Each entry in this table consists of several lines. The line with the index number at the left- hand margin lists the current function. The lines above it list the functions that called this function, and the lines below it list the functions this one called. This line lists:
index – A unique number given to each element of the table. Index numbers are sorted numerically. The index number is printed next to every function name so it is easier to look up where the function is in the table.
% time – This is the percentage of the ‘total’ time that was spent in this function and its children. Note that due to different viewpoints, functions excluded by options etc, these numbers will not add up to 100%.
self – This is the total amount of time spent in this function. For the function’s parents, this is the amount of time that was propagated directly from the function into this parent. For the function’s children, this is the amount of time that was propagated directly from the child into the function.

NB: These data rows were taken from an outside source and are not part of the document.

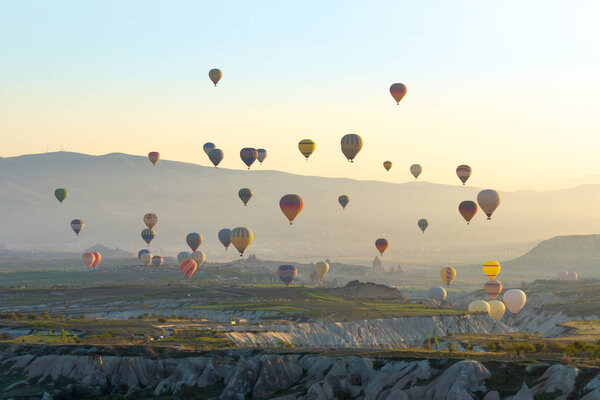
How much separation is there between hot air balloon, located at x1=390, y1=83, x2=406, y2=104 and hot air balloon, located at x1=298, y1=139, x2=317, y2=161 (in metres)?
19.7

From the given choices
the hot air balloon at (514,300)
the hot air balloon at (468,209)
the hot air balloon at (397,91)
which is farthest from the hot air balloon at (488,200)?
the hot air balloon at (397,91)

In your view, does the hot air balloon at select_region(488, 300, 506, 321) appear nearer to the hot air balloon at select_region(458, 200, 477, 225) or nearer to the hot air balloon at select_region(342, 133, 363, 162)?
the hot air balloon at select_region(458, 200, 477, 225)

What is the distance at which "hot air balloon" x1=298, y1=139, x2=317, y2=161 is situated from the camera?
186m

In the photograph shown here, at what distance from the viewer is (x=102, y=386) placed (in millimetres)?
87250

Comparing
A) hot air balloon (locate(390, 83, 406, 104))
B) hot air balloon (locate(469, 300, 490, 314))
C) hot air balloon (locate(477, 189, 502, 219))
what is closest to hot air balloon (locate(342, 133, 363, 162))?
hot air balloon (locate(390, 83, 406, 104))

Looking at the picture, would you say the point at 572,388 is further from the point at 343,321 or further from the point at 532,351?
the point at 343,321

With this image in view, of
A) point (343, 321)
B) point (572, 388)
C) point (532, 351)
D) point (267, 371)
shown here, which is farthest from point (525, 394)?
point (343, 321)

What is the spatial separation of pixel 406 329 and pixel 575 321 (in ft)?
159

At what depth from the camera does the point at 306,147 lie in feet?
612

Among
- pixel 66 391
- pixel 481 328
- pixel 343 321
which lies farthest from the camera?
pixel 481 328

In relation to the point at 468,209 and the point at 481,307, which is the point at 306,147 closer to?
the point at 468,209

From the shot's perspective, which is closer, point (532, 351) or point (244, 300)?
point (532, 351)

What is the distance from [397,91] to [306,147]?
21.7m

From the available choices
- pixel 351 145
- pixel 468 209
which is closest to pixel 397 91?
pixel 351 145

children – This is the total amount of time propagated into this function by its children.
For the function’s parents, it’s the amount of time that was propagated from the function’s children into this parent. For the function’s children, this is the amount of time that was propagated from the child’s children to the function.
called – This is the number of times the
function was called. If the function called itself recursively, the number only includes non- recursive calls and is followed by a ‘+’ and the number of recursive calls.
For the function’s parents, this is the number of times this parent called the function / the total number of times the function was called. For the function’s children, this is the number of times the function called this child / the total number of times the child was called
name – The name of the current function. The index number is printed after it. If the function is a member of a cycle, the cycle number is printed between the function’s name and the index number.
For the function’s parents, this is the name of the parent. For the function’s children, this is the name of the child.
Step 08 Exclude a particular function
To exclude a particular function from the flat profile or call graph, use the -P or -Q option respectively, along with the function name as
For example, the following command would exclude the flat profile- and call graph-related details of func_a :
gprof -b -Pfunc_a -Qfunc_a sampleCode gmon.out > prof_output
Step 09 Profile a particular function
To fetch the flat profile and call graph information of only a particular function, use the -p and -q options respectively along with the function name as the argument.
For example, the following command would produce the flat profile- and call graph-related details of func_a:
gprof -b -pfunc_a -qfunc_a sampleCode gmon.out > prof_output
Step 10 Suppress verbose blurbs
By default, the gprof output contains detailed explanation of each column of flat profile and call graph. This is good for beginners, but you may want to suppress these details once you know everything. The command-line option -b (or -brief) can be used for this purpose.